中津川病院
一般財団法人岩手済生医会
中津川病院
  • 〒020-0003
  • 岩手県盛岡市下米内
  • 二丁目4番12号
  • Tel: 019-662-3252
  • Fax: 019-661-8414

認知症診療

中津川病院では病院長が認知症サポート医として、またすべての常勤医が盛岡市のもの忘れ相談医研修を受講して、認知症患者さんの診療に重点を置いております。
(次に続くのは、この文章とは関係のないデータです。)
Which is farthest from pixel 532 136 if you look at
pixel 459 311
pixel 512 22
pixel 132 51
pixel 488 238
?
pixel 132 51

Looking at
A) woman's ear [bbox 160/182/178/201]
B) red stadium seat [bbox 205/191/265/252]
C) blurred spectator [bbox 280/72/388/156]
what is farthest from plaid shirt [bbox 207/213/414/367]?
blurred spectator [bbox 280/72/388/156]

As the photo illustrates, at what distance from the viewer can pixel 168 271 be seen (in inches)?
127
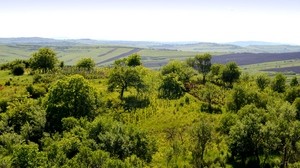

もの忘れが気になる方から、認知症の診断で他院通院治療中に肺炎などを発症し入院治療が必要と判断された方まで、認知症ケアの講習を受けたスタッフがチーム医療で対応いたします。
内科的な対応では治療が困難と判断される場合や、認知症に似た症状を呈するような精神疾患が疑われる場合には、当院と同法人の三田記念病院精神科に紹介し、連携して対応させていただくことも可能です。

身体拘束について

身体拘束とは、患者さんがベッドや車いすからの転倒・転落を防止する目的に、また経鼻胃管(鼻から胃まで通して留置する、栄養剤を胃内に注入するための管)や点滴の自己抜管防止目的に四肢や体幹を外傷の生じない範囲内で四肢体幹の運動を専用の用具によって管類に届かないように制限する行為です。
平成24年から平成27年まで、当院ではあらゆる身体拘束を撤廃し、「抑制ゼロ宣言」をしておりました。しかしながら、静脈点滴のためのナイロン製留置針や経鼻胃管の自己抜去の結果、管の再留置やX線写真撮影が頻回になることで患者さんの苦痛や放射線被ばくが増すという弊害が生じておりました。患者様の人権や苦痛への配慮等について多職種により慎重に検討を重ね、管類の自己抜去が複数回になった患者様や人工呼吸器装着などの自己抜管が生命に直結する患者様につきましては、患者様ご家族様にご説明し同意を得ました上で、ミトン(手袋のような装具)などを用いて必要最小限の行うことはやむを得ないという結論に達しました。
当院の以前の「抑制ゼロ宣言」という取り組みが当時の医療系雑誌で取り上げられたり、Web上の情報として残っていたりということから、抑制ゼロを希望され当院を受診される患者様ご家族様にはたいへん申し訳ありませんが、上記の事情を鑑みご理解のほどよろしくお願い申し上げます。
なお、「抑制ゼロ宣言」は撤回いたしましたが、これまでの経験をもとに身体拘束を必要最小限にする取り組みは今後も継続し、抑制の必要性について常に直し、抑制が不必要と判断された患者様は速やかに抑制を解除いたします。

認知症対応型グループホームへの訪問診療

当院では認知症対応型グループホームへの訪問診療を行っております。訪問診療をご希望のご家族様は当院地域医療連携室までお気軽にお問い合わせください。

NPO法人もりおか認知症サポーターズもりもり会

NPO法人もりおか認知症サポーターズもりもり会は当院職員有志により運営されております。
認知症講演会、認知症劇による啓発活動や認知症の人や家族とのレクリエーション等、いろいろな活動を通じて認知症になっても安心して暮らす地域づくりを目指しています。